Writing Instructional Objectives
Writing Instructional Objectives
What an instructional objective is
- A clear statement of observable, measurable learner behaviour.
Its three parts
- The behaviour, observable and measurable.
- The condition under which it occurs, such as on an exam or in class.
- A minimum acceptable level of performance, often a percentage.
What it takes to write them
- Knowledge of the goals, the subject matter, and the learners.
General goals are too broad to teach from directly. The teacher’s job is to reduce them into instructional objectives, and this is where teachers become extensively involved in curriculum development. By writing down precise objectives for their own classrooms, based on the general goals, teachers turn a national or school aim into something they can teach and check tomorrow morning.
What an instructional objective is
An instructional objective is a clearly stated objective that describes observable and measurable learner behaviour. The two words that matter are observable and measurable: if you cannot see it and cannot measure it, it is not yet an instructional objective.
A full instructional objective has three parts:
- The behaviour, stated so it is observable and measurable.
- The condition under which the behaviour will occur, such as on an exam or in a classroom.
- A minimum or acceptable level of performance, often expressed as a percentage of correctness.

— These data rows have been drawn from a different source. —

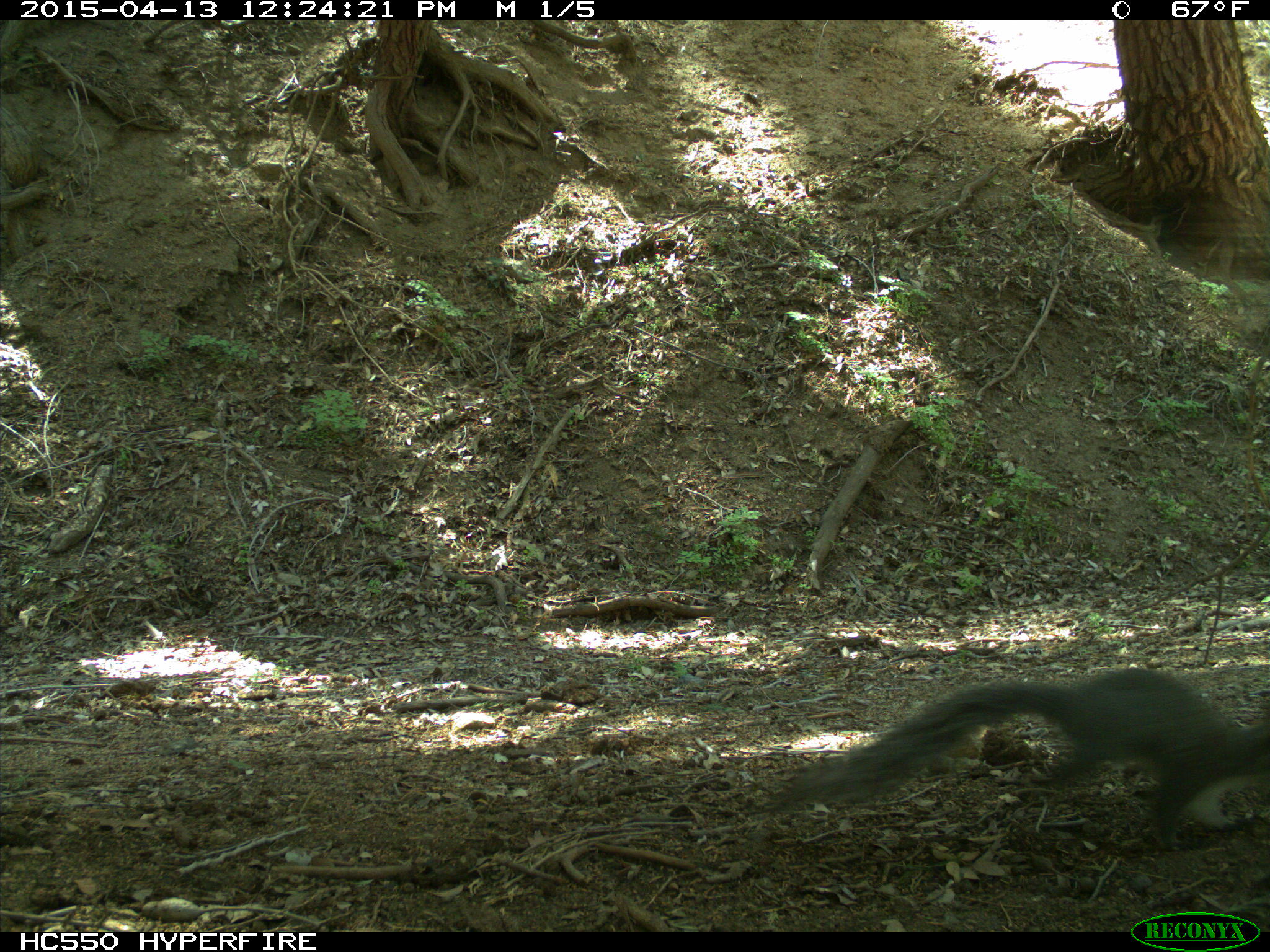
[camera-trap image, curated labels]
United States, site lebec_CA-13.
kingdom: Animalia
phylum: Chordata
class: Mammalia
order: Rodentia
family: Sciuridae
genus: Sciurus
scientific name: Sciurus carolinensis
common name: eastern gray squirrel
Sciurus carolinensis (eastern gray squirrel).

So a complete objective says what the learner will do, in what situation, and how well. “The learner will, on a written test, correctly label at least eight of the ten parts of a plant” names a behaviour, a condition, and a level. Each part removes ambiguity about whether the objective was met.
A clear statement of observable, measurable behavior, with behavior, condition, and level
It names what the learner will do, the condition it occurs under (such as on an exam), and a minimum acceptable level of performance, often a percentage. All three make it checkable.
What it takes, and the decisions involved
Translating goals into instructional objectives takes real expertise. A teacher needs knowledge of the goals, of the subject matter, and of the learners. Missing any one makes the translation guesswork.
It also takes decisions. To reduce goals into objectives, a teacher decides what learners are expected to learn during each day of teaching, answering two questions:
- What do I want learners to know?
- What do I want learners to be able to do following instruction?
Answering these means making decisions about the scope and sequence of the course: finding the essential concepts and skills to be learned and the order in which to teach them. Writing the objectives down has clear benefits. It makes the teacher articulate, in detail, the specific behaviours learners should demonstrate, and it lets the teacher develop an appropriate sequence for the objectives. Above all, it ensures the teacher understands what learners are expected to do, what the teacher must do to help them, and how the learning will take place.
Knowledge of the goals, the subject matter, and the learners
With these, the teacher decides what learners should know and be able to do, works out the scope and sequence, and writes precise objectives that clarify what learners and teacher must each do.